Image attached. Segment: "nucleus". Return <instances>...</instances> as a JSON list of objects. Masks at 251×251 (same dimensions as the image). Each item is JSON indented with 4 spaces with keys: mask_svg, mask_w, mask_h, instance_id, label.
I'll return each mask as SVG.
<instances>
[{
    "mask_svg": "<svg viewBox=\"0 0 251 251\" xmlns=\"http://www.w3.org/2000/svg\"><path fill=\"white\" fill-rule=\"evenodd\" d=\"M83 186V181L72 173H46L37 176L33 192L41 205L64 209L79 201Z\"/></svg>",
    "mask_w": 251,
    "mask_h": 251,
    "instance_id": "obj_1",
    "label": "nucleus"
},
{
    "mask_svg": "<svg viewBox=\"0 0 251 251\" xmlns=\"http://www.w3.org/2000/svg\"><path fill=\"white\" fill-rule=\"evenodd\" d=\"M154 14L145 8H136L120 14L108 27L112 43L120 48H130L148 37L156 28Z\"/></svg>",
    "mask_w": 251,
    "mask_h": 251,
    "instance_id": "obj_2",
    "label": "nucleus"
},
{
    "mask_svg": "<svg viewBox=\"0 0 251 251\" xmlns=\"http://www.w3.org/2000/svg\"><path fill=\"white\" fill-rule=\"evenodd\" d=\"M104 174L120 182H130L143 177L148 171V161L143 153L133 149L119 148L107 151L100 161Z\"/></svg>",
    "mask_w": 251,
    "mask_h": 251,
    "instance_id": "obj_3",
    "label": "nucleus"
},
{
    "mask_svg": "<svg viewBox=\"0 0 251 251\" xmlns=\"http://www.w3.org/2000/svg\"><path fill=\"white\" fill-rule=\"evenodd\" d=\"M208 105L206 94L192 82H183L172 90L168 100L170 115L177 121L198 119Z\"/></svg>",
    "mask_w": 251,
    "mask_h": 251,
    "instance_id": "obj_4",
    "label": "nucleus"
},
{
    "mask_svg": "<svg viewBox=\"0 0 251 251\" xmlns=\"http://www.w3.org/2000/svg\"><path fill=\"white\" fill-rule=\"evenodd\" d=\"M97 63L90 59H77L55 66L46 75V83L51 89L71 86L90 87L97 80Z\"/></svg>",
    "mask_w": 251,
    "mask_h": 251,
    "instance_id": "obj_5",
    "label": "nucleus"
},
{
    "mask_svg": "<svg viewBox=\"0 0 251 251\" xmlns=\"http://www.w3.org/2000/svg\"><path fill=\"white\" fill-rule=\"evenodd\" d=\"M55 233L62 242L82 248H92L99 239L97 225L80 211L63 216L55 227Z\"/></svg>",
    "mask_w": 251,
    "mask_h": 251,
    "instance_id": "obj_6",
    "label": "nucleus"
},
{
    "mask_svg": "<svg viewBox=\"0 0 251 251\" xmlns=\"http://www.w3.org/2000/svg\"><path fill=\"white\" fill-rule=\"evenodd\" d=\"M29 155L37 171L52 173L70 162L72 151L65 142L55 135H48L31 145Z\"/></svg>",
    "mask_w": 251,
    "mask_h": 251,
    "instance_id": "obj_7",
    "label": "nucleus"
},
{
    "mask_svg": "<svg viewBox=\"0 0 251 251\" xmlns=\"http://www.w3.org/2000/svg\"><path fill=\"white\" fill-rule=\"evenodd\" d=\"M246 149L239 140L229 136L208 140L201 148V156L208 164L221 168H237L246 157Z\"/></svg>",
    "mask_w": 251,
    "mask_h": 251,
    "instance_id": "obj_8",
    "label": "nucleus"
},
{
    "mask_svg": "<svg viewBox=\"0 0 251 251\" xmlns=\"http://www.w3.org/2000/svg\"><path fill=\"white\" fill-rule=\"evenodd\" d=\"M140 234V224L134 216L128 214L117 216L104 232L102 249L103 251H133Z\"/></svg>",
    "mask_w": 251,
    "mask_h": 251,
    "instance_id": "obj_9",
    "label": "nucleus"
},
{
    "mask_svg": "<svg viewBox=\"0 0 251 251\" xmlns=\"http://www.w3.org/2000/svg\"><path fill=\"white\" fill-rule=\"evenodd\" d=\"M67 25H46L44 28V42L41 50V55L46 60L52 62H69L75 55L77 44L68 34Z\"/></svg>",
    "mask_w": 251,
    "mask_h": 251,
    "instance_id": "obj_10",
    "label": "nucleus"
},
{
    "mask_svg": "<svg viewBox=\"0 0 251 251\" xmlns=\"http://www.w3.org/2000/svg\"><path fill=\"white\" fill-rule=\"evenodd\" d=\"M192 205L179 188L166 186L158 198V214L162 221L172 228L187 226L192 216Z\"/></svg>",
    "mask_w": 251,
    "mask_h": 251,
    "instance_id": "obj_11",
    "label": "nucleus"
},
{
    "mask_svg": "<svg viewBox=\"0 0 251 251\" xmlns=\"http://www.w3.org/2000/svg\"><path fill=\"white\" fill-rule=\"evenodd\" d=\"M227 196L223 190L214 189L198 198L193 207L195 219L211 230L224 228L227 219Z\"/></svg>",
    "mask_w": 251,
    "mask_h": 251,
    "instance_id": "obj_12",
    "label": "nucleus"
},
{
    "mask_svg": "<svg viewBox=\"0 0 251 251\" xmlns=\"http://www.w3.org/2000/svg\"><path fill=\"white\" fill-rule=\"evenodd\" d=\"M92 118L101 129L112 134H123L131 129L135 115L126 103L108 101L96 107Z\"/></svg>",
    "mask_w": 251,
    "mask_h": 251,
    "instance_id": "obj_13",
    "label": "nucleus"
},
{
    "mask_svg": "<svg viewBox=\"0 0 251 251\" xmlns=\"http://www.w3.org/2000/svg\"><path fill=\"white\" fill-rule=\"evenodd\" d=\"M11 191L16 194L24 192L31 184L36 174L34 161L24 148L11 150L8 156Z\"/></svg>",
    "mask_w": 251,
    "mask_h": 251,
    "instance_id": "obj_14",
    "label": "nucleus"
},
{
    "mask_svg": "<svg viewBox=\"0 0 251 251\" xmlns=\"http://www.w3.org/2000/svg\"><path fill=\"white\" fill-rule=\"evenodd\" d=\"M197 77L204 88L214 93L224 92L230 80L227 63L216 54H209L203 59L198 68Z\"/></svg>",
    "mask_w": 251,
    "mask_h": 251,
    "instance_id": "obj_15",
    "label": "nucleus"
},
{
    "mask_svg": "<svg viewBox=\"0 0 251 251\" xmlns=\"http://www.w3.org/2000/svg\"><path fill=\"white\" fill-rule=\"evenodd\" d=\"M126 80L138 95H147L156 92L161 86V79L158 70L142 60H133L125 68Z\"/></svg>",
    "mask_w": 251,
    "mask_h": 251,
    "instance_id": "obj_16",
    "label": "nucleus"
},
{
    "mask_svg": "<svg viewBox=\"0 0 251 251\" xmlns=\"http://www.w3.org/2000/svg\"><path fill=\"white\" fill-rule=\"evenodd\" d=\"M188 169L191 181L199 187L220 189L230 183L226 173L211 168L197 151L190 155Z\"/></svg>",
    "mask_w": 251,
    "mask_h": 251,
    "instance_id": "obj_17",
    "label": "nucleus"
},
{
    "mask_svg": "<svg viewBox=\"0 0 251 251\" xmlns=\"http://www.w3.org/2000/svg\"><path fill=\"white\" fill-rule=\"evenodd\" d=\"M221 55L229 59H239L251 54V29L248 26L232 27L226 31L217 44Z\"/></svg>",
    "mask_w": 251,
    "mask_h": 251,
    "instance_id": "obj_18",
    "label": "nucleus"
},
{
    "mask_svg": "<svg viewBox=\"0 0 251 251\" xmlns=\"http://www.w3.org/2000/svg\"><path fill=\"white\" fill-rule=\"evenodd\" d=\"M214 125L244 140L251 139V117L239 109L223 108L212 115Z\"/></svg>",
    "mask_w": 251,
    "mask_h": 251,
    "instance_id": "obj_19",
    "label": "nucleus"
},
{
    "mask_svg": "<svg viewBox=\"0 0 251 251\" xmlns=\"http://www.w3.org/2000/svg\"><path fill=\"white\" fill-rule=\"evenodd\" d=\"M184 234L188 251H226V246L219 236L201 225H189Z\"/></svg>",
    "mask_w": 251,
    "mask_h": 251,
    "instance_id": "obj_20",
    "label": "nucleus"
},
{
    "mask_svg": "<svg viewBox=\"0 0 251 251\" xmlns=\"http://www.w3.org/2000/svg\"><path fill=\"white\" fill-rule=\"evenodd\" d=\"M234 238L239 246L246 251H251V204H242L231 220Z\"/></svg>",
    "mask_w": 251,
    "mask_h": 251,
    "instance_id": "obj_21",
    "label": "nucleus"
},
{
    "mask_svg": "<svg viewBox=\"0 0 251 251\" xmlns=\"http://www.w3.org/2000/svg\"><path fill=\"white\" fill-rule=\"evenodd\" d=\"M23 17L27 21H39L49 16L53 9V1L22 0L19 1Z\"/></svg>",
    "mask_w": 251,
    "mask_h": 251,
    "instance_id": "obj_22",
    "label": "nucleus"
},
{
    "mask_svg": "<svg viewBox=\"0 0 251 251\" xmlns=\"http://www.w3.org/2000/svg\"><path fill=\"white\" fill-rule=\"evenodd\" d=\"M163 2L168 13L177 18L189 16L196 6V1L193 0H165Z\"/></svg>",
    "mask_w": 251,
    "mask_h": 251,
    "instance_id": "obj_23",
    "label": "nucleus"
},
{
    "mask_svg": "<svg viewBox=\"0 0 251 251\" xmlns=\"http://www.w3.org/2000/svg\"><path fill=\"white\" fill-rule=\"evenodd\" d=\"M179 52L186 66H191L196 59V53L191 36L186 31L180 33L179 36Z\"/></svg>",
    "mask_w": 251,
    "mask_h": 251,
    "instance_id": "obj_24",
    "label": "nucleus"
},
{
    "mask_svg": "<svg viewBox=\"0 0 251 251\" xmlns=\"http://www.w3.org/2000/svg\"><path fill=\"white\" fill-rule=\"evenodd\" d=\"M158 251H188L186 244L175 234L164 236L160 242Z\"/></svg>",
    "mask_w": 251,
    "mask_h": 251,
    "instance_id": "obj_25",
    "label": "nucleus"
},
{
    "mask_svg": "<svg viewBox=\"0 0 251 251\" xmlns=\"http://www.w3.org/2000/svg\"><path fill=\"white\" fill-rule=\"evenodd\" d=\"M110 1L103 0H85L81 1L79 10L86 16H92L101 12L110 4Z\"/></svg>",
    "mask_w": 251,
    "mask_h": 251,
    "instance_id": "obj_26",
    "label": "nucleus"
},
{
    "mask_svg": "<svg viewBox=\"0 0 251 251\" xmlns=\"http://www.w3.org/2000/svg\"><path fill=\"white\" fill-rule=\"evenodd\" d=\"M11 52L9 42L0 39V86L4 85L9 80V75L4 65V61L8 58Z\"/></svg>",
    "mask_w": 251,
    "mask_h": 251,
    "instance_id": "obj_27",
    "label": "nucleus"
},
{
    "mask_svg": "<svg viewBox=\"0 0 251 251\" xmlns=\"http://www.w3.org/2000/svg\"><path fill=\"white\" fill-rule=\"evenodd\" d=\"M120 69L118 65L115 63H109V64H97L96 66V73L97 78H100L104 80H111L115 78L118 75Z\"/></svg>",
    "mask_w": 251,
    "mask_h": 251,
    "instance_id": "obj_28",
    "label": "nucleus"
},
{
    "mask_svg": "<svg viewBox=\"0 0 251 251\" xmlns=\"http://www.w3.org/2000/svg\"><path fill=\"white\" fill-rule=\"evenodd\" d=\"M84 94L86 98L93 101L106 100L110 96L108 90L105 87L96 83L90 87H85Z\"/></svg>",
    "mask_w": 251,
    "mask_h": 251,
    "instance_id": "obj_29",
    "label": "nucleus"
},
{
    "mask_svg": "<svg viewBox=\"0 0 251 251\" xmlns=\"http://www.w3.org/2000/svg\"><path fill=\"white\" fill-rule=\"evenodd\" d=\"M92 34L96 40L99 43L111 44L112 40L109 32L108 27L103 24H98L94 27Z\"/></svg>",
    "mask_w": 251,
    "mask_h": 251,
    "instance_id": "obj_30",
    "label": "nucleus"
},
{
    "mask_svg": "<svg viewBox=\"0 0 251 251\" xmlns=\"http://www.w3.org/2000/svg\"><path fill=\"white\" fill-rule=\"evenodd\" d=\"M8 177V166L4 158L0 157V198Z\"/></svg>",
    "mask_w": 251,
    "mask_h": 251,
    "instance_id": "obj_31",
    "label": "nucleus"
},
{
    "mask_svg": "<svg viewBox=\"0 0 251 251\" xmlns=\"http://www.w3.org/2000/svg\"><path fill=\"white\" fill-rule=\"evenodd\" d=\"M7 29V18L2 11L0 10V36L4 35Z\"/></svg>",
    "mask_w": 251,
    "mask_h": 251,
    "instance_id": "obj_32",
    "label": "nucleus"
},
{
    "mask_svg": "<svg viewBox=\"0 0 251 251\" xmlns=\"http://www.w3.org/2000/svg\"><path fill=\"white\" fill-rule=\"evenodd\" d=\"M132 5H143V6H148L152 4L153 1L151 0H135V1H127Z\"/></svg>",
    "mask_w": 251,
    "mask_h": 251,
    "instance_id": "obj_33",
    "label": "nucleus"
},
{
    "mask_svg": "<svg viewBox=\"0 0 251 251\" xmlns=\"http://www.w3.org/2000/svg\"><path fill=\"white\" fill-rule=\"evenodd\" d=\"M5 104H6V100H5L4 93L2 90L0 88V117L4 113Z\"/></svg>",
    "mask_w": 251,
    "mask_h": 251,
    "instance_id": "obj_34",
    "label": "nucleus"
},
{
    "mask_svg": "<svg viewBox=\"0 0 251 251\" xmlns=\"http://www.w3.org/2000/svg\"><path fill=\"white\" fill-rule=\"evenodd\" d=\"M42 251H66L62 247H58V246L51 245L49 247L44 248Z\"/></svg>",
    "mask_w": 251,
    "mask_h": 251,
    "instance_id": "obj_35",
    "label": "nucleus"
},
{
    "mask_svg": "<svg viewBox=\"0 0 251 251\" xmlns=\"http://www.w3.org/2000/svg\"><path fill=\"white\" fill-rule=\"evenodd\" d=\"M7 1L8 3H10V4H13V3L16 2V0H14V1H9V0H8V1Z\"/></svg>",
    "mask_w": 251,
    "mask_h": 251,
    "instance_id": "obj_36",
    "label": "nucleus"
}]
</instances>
◇ ◇ ◇
Task statement :: Which lines in the listing above contain the string "instances"? Pull out and copy each one, treating uppercase and lowercase letters as distinct.

Exercise answer ::
Image attached. Segment: "nucleus". Return <instances>...</instances> as a JSON list of objects. Masks at 251×251 (same dimensions as the image). Each item is JSON indented with 4 spaces with keys: mask_svg, mask_w, mask_h, instance_id, label.
<instances>
</instances>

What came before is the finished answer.